Extinct genus of reptiles

Ignotosaurus is an extinct genus of silesaurid dinosauriform known from the Late Triassic (Carnian) Cancha de Bochas Member of the Ischigualasto Formation in the Ischigualasto-Villa Unión Basin in northwestern Argentina. It was therefore contemporary with early dinosaurs such as Herrerasaurus, and lived in the same place.

== Etymology ==
The name, meaning 'unknown lizard' from the Latin 'ignotus' 'unknown' and the Greek 'σαυρος' 'lizard', is quite apt as there is only one specimen known and this specimen is only known from the right ilium. This ilium is approximately 70 mm long, but it is difficult to say accurately how large Ignotosaurus was.

== Description ==
The ilium is slender, and its blade has an extremely thin central portion (only 1 mm thick), hence the specific name 'fragilis'. It has the saddle-shaped lateral profile of most silesaurids, and is longer than it is deep. The acetabulum has a back wall created by a ventral flange and this closes a socket as it is in contact with the ischium and pubis. The supraacetabular crest is laterally oriented and forms part of the articulation for the femur. A ridge rises from the dorsal edge of this crest and joins the preacetabular process, as in the close relative Silesaurus. The preacteabular process is flattened anteroposteriorly and is angled at 90° to the iliac blade, pointing anterolaterally - these are the diagnostic features of this species. The end of the process has a rugose growth, but it is less extensive than that of Silesaurus. The postacetabular process is long and has a brevis fossa present on the ventral side. It has a thick rectangular cross-section and a rugose area at the end. The pubic peduncle is long and stout, with a prominent dorsal margin.

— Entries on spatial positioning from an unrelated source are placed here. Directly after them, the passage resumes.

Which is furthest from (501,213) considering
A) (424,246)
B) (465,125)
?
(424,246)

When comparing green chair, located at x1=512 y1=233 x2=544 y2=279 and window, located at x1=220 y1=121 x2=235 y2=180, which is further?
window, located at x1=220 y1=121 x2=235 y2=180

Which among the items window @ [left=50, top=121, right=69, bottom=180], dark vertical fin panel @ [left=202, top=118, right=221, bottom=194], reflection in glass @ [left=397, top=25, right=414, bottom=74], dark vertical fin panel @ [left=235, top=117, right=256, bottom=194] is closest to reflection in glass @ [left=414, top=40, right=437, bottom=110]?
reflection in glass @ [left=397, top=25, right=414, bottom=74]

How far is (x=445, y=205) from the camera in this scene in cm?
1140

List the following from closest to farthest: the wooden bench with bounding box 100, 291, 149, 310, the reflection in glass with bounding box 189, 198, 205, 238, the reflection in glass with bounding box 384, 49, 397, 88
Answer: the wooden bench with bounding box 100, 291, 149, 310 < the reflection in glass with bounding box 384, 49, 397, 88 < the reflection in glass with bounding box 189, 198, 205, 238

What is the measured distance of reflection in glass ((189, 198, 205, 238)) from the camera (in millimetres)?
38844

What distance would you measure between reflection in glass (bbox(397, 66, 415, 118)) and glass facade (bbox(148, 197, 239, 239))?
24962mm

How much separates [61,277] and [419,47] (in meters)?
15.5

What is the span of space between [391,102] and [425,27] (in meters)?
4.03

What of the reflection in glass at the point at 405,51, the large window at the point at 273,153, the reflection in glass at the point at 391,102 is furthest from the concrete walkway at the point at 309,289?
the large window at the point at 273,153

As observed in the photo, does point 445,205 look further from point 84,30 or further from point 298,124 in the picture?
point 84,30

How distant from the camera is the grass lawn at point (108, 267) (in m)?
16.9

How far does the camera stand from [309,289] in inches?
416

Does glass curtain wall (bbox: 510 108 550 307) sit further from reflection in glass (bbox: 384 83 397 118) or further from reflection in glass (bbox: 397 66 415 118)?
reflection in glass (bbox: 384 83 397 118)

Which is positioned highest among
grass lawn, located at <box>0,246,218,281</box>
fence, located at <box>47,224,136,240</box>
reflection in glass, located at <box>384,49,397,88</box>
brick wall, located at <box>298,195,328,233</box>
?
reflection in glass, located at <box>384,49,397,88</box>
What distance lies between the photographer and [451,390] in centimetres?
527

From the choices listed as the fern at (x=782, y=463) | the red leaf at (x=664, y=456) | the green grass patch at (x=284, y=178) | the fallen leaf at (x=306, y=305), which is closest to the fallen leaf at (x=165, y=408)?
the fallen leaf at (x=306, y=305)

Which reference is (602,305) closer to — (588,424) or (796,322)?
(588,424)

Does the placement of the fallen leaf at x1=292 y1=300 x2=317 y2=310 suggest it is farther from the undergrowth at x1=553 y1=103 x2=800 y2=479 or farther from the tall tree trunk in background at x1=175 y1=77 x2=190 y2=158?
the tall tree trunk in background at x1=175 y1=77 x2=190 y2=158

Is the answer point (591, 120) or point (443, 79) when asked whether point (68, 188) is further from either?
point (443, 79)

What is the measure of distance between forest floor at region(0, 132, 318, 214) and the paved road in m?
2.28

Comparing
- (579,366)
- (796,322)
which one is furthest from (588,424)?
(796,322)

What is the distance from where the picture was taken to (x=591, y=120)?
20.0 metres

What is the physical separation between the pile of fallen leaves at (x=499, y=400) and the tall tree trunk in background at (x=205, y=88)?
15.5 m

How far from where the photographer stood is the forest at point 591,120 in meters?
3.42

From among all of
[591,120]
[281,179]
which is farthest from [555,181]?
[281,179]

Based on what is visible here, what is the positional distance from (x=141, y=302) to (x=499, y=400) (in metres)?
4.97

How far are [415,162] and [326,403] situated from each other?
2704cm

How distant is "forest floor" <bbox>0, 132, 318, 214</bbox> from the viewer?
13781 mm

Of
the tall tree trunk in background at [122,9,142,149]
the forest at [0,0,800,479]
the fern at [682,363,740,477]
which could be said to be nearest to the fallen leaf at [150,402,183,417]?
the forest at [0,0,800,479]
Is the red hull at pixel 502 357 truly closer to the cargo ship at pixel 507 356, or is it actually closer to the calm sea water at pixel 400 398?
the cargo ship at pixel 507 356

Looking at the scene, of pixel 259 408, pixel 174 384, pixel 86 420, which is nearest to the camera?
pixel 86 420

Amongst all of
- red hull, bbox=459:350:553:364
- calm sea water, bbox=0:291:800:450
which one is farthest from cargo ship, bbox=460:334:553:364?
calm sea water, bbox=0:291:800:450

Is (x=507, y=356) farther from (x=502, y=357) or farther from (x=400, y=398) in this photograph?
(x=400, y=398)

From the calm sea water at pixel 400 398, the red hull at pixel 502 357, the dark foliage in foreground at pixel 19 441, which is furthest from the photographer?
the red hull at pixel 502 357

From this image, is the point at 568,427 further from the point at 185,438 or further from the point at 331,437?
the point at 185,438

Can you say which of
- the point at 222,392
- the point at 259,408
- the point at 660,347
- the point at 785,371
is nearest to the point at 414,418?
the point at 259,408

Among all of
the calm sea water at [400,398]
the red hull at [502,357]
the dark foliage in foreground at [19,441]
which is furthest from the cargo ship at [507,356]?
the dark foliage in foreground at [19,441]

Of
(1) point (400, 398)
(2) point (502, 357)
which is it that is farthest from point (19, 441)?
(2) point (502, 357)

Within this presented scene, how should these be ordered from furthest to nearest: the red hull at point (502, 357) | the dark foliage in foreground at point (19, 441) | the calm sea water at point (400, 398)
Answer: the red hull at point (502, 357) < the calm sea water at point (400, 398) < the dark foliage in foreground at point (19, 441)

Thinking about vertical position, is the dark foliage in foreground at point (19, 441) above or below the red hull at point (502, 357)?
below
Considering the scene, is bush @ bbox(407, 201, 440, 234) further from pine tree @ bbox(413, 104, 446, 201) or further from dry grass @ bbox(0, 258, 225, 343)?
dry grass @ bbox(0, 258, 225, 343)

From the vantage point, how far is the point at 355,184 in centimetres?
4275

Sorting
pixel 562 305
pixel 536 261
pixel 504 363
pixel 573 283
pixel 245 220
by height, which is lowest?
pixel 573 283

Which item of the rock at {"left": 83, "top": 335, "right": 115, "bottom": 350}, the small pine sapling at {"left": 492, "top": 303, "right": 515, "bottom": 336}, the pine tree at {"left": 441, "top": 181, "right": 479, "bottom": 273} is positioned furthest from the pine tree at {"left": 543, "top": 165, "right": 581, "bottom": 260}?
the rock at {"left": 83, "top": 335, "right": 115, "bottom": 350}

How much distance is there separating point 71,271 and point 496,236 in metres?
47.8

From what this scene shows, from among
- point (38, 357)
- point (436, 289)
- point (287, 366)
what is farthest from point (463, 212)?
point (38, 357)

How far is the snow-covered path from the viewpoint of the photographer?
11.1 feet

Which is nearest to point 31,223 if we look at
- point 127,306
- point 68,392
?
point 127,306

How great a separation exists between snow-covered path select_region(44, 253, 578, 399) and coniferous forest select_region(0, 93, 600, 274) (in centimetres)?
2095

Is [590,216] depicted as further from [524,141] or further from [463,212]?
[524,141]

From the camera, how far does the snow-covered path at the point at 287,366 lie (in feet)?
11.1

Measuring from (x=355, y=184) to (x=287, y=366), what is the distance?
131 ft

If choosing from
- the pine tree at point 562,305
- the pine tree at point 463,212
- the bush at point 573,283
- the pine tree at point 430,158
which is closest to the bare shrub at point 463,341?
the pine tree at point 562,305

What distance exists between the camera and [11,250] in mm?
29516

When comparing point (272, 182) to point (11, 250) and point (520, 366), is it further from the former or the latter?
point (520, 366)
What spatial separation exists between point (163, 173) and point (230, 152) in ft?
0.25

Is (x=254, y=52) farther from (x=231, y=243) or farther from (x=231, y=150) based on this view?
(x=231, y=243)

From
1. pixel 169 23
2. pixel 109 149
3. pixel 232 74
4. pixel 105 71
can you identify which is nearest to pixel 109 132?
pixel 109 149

Ignotosaurus is thought to be most closely related to Silesaurus, Sacisaurus and Eucoelophysis, but as only one of the three characteristic features for silesaurids is preserved this is not certain (the other features are on the femur and tibia, which are not preserved).

It is thought that the Ischigualasto Formation at this time was a river basin habitat with abundant vegetation. As Ignotosaurus was probably a herbivore, like other silesaurids, it would probably have flourished here, competing for food with rhynchosaurs, cynodonts and possibly some early dinosaurs.